Ab Initio Chemical Kinetics for Oxidation of CH 3 OH by N 2 O 4 : Elucidation of the Mechanism for Major Product Formation and Its Relevancy to Tropospheric Chemistry.
Hue-Phuong TracMing-Chang LinPublished in: The journal of physical chemistry. A (2024)

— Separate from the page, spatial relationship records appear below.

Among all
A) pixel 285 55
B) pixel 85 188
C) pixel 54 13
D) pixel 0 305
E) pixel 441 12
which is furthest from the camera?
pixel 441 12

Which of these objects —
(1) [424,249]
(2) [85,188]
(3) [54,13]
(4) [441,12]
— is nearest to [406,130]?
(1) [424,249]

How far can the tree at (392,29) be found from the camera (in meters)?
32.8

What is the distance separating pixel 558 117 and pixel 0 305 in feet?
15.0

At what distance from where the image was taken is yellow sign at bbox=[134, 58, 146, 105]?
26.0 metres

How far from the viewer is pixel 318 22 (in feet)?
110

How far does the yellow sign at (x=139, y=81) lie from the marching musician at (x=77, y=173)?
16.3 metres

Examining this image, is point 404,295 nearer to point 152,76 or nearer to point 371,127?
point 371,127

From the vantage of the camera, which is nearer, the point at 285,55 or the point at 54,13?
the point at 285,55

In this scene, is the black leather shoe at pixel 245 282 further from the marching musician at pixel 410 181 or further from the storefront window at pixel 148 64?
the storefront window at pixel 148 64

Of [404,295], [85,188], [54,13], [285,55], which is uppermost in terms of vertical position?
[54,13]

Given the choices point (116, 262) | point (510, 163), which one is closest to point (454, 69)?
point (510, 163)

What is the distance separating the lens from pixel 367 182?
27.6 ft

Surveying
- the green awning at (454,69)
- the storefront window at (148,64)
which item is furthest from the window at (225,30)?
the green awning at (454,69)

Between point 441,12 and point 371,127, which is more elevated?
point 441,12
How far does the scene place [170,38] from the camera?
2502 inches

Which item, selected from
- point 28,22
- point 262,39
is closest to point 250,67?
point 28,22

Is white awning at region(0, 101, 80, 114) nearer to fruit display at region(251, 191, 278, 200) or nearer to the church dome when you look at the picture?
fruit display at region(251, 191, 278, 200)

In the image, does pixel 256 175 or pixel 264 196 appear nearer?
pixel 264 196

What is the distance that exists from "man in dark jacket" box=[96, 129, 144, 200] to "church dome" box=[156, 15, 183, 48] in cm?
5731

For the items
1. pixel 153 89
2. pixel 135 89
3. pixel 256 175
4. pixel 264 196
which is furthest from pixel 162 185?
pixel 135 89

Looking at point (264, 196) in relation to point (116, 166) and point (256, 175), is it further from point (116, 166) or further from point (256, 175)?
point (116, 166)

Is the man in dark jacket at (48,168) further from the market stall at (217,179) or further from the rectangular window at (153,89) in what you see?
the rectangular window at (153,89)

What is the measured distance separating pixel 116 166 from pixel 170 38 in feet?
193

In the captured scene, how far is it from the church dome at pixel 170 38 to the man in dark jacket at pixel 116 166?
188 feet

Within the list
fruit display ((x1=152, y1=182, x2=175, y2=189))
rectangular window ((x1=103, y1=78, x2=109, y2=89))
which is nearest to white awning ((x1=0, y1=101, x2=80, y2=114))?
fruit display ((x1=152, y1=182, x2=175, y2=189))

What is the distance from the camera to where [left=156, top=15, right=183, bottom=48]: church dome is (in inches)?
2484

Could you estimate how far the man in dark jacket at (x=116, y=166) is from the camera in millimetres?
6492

Next to CH 4 , CH 3 OH is the most abundant C 1 organics in the troposphere. The redox reaction of CH 3 OH with N 2 O 4 had been shown experimentally to produce CH 3 ONO, instead of CH 3 ONO 2 . The mechanism for the reaction remains unknown to date. We have investigated the reaction by ab initio MO calculations at the UCCSD(T)/6-311+G(3df,2p)//UB3LYP/6-311+G(3df,2p) level. The result indicates that the reaction takes place primarily by the isomerization of N 2 O 4 to ONONO 2 through a very loose transition state within the N 2 O 4 -CH 3 OH collision complex with a 14.3 kcal/mol barrier, followed by the rapid attack of ONONO 2 at CH 3 OH producing CH 3 ONO and HNO 3 . The predicted mechanism for the redox reaction compares closely with the hydrolysis of N 2 O 4 . The computed rate constant, k 1 = 1.43 × 10 -8 T 1.96 exp (-9092/T) (200-2000 K) cm 3 molecule -1 s -1 , for the formation of CH 3 ONO and HNO 3 agrees reasonably with available low-temperature kinetic data and is found to be similar to that of the isoelectronic N 2 O 4 + CH 3 NH 2 reaction. We have also estimated the kinetics for the termolecular reaction, 2 NO 2 + CH 3 OH, and compared it with the direct bimolecular process; the latter was found to be 4.4 × 10 5 times faster under the troposphere condition. On the basis of the known pollution levels of NO 2 , N 2 O 4 , and CH 3 OH, both processes were estimated to be of negligible importance to tropospheric chemistry, however.